▶ [Problem to work on] Please output only the lines that run from the line containing "At what measured" through the end of the material below, exactly.

▶ [Given records]
++++++++++++++++++++
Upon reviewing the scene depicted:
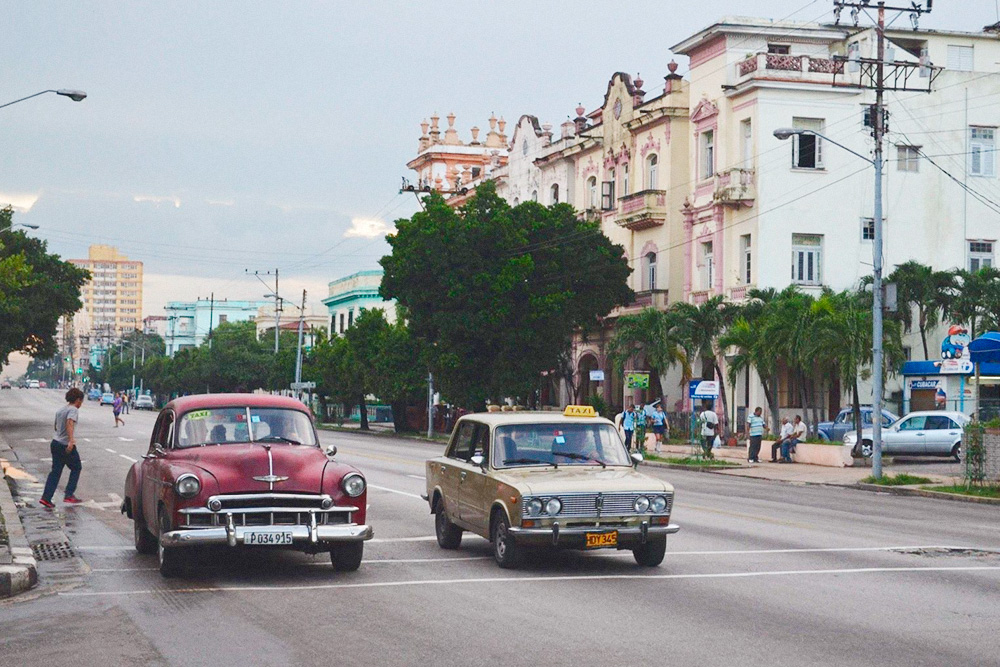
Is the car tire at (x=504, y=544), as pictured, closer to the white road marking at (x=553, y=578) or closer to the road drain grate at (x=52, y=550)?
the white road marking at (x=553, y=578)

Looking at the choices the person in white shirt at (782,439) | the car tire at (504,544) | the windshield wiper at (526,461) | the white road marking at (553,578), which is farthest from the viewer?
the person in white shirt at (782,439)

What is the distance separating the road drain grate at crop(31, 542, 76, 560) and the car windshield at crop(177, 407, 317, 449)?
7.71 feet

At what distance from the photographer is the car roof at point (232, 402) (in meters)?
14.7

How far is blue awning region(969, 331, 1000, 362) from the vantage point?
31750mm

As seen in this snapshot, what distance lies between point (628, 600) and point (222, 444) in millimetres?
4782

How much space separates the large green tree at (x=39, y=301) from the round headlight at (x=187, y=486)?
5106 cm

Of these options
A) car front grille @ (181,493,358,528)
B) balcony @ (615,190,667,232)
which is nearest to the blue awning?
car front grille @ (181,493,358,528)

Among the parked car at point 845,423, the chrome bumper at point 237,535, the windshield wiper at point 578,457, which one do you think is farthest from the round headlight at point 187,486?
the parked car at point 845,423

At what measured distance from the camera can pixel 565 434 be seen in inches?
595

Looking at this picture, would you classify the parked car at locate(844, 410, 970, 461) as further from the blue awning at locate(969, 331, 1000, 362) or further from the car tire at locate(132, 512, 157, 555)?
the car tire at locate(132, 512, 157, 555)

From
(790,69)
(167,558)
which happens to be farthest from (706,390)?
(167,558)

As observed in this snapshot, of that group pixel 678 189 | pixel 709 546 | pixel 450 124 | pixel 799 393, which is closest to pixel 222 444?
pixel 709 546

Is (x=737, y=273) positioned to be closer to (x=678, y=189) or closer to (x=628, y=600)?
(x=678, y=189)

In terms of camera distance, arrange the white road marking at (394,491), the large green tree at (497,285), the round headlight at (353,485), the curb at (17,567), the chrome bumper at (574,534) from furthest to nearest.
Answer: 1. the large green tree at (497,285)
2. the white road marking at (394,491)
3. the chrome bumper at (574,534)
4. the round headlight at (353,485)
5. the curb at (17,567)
++++++++++++++++++++
▶ [Expected answer]
At what measured distance from the camera can pixel 565 434 be seen in inches?
595

Looking at this picture, would you classify the parked car at locate(844, 410, 970, 461) as further from the blue awning at locate(969, 331, 1000, 362) or further from the car tire at locate(132, 512, 157, 555)?
the car tire at locate(132, 512, 157, 555)

From
(790,69)
(167,558)
which happens to be farthest from (706,390)?
(167,558)

As observed in this snapshot, of that group pixel 678 189 | pixel 709 546 | pixel 450 124 | pixel 799 393, which is closest to pixel 222 444?
pixel 709 546

Is (x=737, y=273) positioned to be closer to (x=678, y=189) or closer to (x=628, y=600)?
(x=678, y=189)

In terms of camera distance, arrange the white road marking at (394,491), the large green tree at (497,285), the round headlight at (353,485), the curb at (17,567), the chrome bumper at (574,534) from furthest to nearest.
Answer: 1. the large green tree at (497,285)
2. the white road marking at (394,491)
3. the chrome bumper at (574,534)
4. the round headlight at (353,485)
5. the curb at (17,567)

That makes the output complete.